Tre testimoni scelti
In quel tempo,28b Gesù prese con sé Pietro, Giovanni e Giacomo e salì sul monte a pregare.
In quale momento avvenne la Trasfigurazione? Sei giorni dopo, secondo San Marco, e circa otto, secondo San Luca, il momento in cui San Pietro dichiara che Gesù è il Cristo, il Figlio del Dio vivente (cfr. Mt 16, 13-17; Mc 8, 27-30; Lc 9, 18-21), e il Divin Maestro gli risponde: «Tu sei Pietro e su questa pietra edificherò la mia Chiesa e le porte degli inferi non prevarranno contro di essa» (Mt 16, 18). Subito dopo, però, Gesù annuncia le sofferenze che Lo attendono a Gerusalemme, anche se il significato delle sue parole non viene compreso dai suoi seguaci.
Gli Apostoli seguivano Nostro Signore ormai da molto tempo, ma purtroppo si erano fatti una doppia idea a Suo riguardo. Una era umana, perché, avendo assunto la nostra natura, soffriva le contingenze a cui essa è soggetta. Aveva fame e sete; Si stancava, come si può vedere, ad esempio, nel dialogo con la samaritana al pozzo di Giacobbe (cfr. Gv 4, 1-26), quando le chiede dell’acqua perché gli Apostoli erano andati a procurare del cibo; o quando dorme nella barca (cfr. Mt 8, 23-24; Mc 4, 37-38; Lc 8, 22-23). Accanto a queste apparenze comuni, c’erano fatti che denotavano qualcosa di superiore in Lui, come passare un’intera notte in preghiera senza, per questo, diminuire la sua attività il giorno seguente (cfr. Lc 6, 12-13); guarire malati e scacciare demoni con estrema facilità, per mezzo di un semplice comando, o addirittura insegnare una dottrina nuova ed estranea a qualsiasi scuola allora esistente, senza avere alcuna istruzione. Entrambi gli aspetti davano un’idea di Nostro Signore difficile da cogliere con un solo sguardo… In Lui si alternavano sfaccettature umane e divine, e tutti, Apostoli e discepoli, vedevano che quello era il Salvatore. Tuttavia, a causa dell’errata concezione messianica che avevano, vederLo crocifisso sarebbe stata una tremenda smentita di tutto ciò che si aspettavano, un vero e proprio scossone alle loro convinzioni, che avrebbe fatto perdere loro psicologicamente l’orientamento. I loro desideri più ardenti si sarebbero confrontati con l’esito doloroso della Passione e davanti alla Morte di Cristo sarebbe sorta la domanda cruciale: era o non era il Messia promesso?

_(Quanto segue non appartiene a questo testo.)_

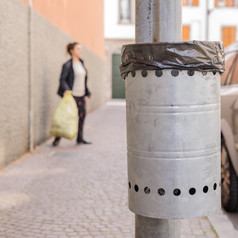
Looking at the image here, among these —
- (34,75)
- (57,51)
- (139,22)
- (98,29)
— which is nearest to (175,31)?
(139,22)

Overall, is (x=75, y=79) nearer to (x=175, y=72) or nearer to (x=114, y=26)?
(x=175, y=72)

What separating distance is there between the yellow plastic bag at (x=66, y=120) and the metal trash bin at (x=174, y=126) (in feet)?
22.0

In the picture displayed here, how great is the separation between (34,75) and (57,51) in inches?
102

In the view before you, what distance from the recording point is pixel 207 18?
3197cm

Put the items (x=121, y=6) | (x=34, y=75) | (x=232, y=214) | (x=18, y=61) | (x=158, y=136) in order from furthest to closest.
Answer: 1. (x=121, y=6)
2. (x=34, y=75)
3. (x=18, y=61)
4. (x=232, y=214)
5. (x=158, y=136)

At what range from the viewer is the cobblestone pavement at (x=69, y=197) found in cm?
454

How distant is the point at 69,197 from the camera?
5.68 m

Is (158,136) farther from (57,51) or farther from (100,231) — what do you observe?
(57,51)

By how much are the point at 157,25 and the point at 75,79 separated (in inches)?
276

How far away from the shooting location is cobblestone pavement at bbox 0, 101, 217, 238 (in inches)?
179

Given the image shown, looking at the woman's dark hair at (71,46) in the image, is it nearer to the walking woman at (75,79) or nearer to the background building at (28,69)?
the walking woman at (75,79)

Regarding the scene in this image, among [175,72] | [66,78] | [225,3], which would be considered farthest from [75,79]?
[225,3]

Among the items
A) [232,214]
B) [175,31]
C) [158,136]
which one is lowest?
[232,214]

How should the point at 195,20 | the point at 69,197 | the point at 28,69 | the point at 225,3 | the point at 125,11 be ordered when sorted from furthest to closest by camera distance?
the point at 225,3 → the point at 195,20 → the point at 125,11 → the point at 28,69 → the point at 69,197
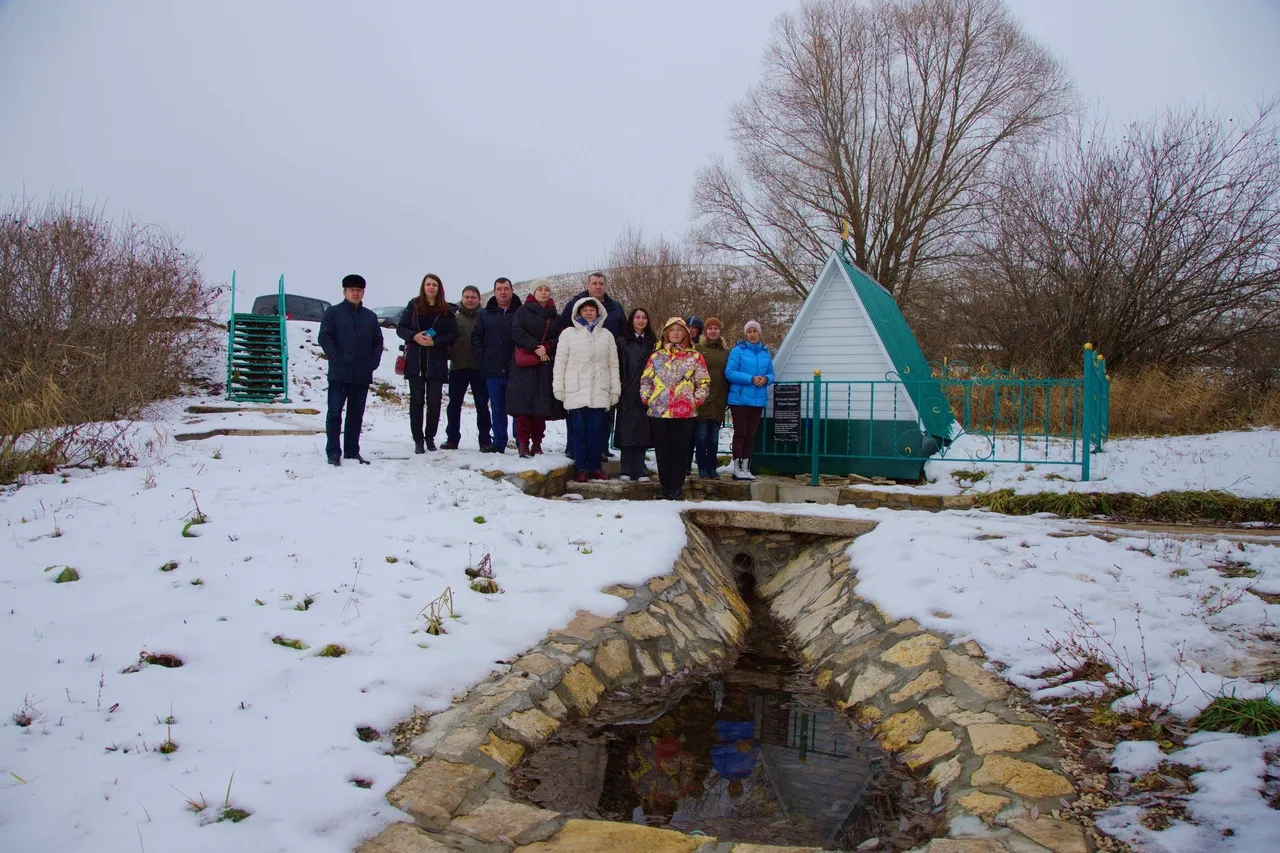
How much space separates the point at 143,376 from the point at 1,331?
1.75 meters

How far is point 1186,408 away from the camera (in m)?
11.1

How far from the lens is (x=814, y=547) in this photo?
21.3ft

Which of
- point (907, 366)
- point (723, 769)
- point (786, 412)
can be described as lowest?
point (723, 769)

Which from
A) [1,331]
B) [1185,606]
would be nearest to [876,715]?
[1185,606]

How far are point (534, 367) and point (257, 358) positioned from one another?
424 inches

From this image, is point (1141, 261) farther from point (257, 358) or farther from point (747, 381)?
point (257, 358)

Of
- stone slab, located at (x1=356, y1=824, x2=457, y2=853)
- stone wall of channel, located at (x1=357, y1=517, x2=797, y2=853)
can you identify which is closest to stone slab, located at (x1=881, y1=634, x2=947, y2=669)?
stone wall of channel, located at (x1=357, y1=517, x2=797, y2=853)

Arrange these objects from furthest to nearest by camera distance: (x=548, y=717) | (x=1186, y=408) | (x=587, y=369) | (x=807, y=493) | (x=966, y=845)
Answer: (x=1186, y=408) → (x=807, y=493) → (x=587, y=369) → (x=548, y=717) → (x=966, y=845)

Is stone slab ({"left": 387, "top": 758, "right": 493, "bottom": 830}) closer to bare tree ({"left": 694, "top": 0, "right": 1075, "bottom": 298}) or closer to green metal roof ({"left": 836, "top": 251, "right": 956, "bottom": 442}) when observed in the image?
green metal roof ({"left": 836, "top": 251, "right": 956, "bottom": 442})

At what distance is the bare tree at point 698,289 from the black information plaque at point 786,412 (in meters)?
11.4

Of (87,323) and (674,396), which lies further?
(87,323)

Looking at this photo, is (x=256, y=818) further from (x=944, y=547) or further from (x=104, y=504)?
(x=944, y=547)

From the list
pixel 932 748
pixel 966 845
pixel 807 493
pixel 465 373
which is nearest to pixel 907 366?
pixel 807 493

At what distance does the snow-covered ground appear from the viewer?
251 centimetres
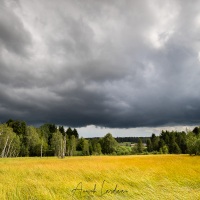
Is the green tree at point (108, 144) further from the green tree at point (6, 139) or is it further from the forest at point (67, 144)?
the green tree at point (6, 139)

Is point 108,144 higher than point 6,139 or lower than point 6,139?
lower

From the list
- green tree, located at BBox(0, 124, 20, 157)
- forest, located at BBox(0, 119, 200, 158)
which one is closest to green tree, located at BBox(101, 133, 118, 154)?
forest, located at BBox(0, 119, 200, 158)

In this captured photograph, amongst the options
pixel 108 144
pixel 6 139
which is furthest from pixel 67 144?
pixel 6 139

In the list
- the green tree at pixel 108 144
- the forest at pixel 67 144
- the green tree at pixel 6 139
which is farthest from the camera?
the green tree at pixel 108 144

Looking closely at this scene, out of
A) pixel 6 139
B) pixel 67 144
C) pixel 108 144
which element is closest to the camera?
pixel 6 139

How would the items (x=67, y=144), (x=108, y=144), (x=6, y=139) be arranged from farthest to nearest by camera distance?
(x=108, y=144), (x=67, y=144), (x=6, y=139)

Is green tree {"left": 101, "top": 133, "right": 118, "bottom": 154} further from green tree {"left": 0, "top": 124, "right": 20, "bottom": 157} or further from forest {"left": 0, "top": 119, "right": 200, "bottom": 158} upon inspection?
green tree {"left": 0, "top": 124, "right": 20, "bottom": 157}

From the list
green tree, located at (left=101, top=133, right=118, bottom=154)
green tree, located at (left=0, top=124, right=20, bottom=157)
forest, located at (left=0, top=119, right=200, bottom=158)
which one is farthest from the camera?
green tree, located at (left=101, top=133, right=118, bottom=154)

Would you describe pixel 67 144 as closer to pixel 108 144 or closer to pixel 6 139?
pixel 108 144

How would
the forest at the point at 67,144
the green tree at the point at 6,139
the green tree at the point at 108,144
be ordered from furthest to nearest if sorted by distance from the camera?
the green tree at the point at 108,144
the forest at the point at 67,144
the green tree at the point at 6,139

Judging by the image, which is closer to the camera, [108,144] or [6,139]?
[6,139]

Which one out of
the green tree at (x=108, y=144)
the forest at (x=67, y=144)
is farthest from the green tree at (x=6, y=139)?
the green tree at (x=108, y=144)

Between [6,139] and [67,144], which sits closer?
[6,139]

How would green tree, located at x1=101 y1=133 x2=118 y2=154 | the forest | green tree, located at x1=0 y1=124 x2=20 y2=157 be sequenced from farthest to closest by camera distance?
green tree, located at x1=101 y1=133 x2=118 y2=154 < the forest < green tree, located at x1=0 y1=124 x2=20 y2=157
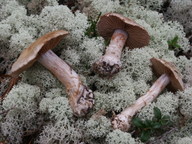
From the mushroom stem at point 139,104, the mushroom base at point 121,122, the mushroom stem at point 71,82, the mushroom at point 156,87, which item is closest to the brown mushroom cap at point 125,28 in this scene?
the mushroom at point 156,87

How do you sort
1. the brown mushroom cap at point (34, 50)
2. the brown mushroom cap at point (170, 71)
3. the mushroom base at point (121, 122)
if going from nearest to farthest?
the brown mushroom cap at point (34, 50), the mushroom base at point (121, 122), the brown mushroom cap at point (170, 71)

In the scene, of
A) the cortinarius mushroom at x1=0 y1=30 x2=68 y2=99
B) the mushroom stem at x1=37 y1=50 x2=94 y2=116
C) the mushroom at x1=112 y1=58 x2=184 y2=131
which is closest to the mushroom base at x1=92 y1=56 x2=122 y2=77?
the mushroom stem at x1=37 y1=50 x2=94 y2=116

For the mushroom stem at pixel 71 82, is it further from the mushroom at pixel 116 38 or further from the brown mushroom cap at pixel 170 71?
the brown mushroom cap at pixel 170 71

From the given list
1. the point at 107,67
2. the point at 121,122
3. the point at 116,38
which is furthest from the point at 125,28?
the point at 121,122

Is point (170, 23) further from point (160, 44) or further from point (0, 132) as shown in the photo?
point (0, 132)

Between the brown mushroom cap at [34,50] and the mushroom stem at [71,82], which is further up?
the brown mushroom cap at [34,50]

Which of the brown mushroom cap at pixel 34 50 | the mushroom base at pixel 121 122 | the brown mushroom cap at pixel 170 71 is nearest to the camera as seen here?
the brown mushroom cap at pixel 34 50

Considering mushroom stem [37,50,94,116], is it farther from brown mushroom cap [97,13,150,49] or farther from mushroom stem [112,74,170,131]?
brown mushroom cap [97,13,150,49]
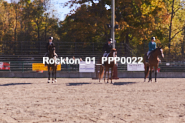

Pastore zelante del suo piccolo gregge, Gesù si impegnava a prepararli a questi eventi quasi imminenti. Sapeva quanto avessero bisogno di essere rafforzati, di essere incoraggiati per rimanere saldi nella fede. Ma non conveniva che fosse fatto a tutti allo stesso modo, come afferma San Tommaso di Villanueva quando spiega il motivo per il quale tre Apostoli soltanto assistettero alla scena prodigiosa della Trasfigurazione: «Affinché la testimonianza di ciò che era stato visto fosse migliore e più concludente per gli altri, fu necessario che fossero presenti solo pochi, affinché l’evidenza del fatto e la grande quantità di testimoni non facessero perdere il merito della fede».2 I tre avrebbero dovuto poi sostenere gli altri nel momento della prova, diminuendo la sensazione di insicurezza che avevano di fronte all’apparente sconfitta del Messia. In questo modo, tutti avrebbero continuato a credere nella divinità di Gesù, sostenuti dalle parole di coloro che avevano assistito alla Trasfigurazione.
Quei prescelti sarebbero stati testimoni di molte delle umiliazioni subite da Nostro Signore Gesù Cristo durante la sua Passione e l’agonia nell’Orto degli Ulivi. Secondo il modo di agire abituale della Provvidenza, Essa chiede più sacrifici a chi è più favorito dalla grazia, a chi è più amato. E se qualcuno ha il privilegio di contemplare meraviglie soprannaturali, sarà scelto, molto probabilmente, per essere messo alla prova e per dimostrare nell’amore per la croce l’autenticità del suo amore per Dio. Quando l’anima è sottoposta a tribolazioni e il fardello sembra eccessivamente pesante, deve ricordarsi che la croce è il segno dei predestinati e, se il momento è di prova, dovrà arrivare l’ora della consolazione. Dio fa tutto con equilibrio e sostiene le anime nella misura delle loro necessità.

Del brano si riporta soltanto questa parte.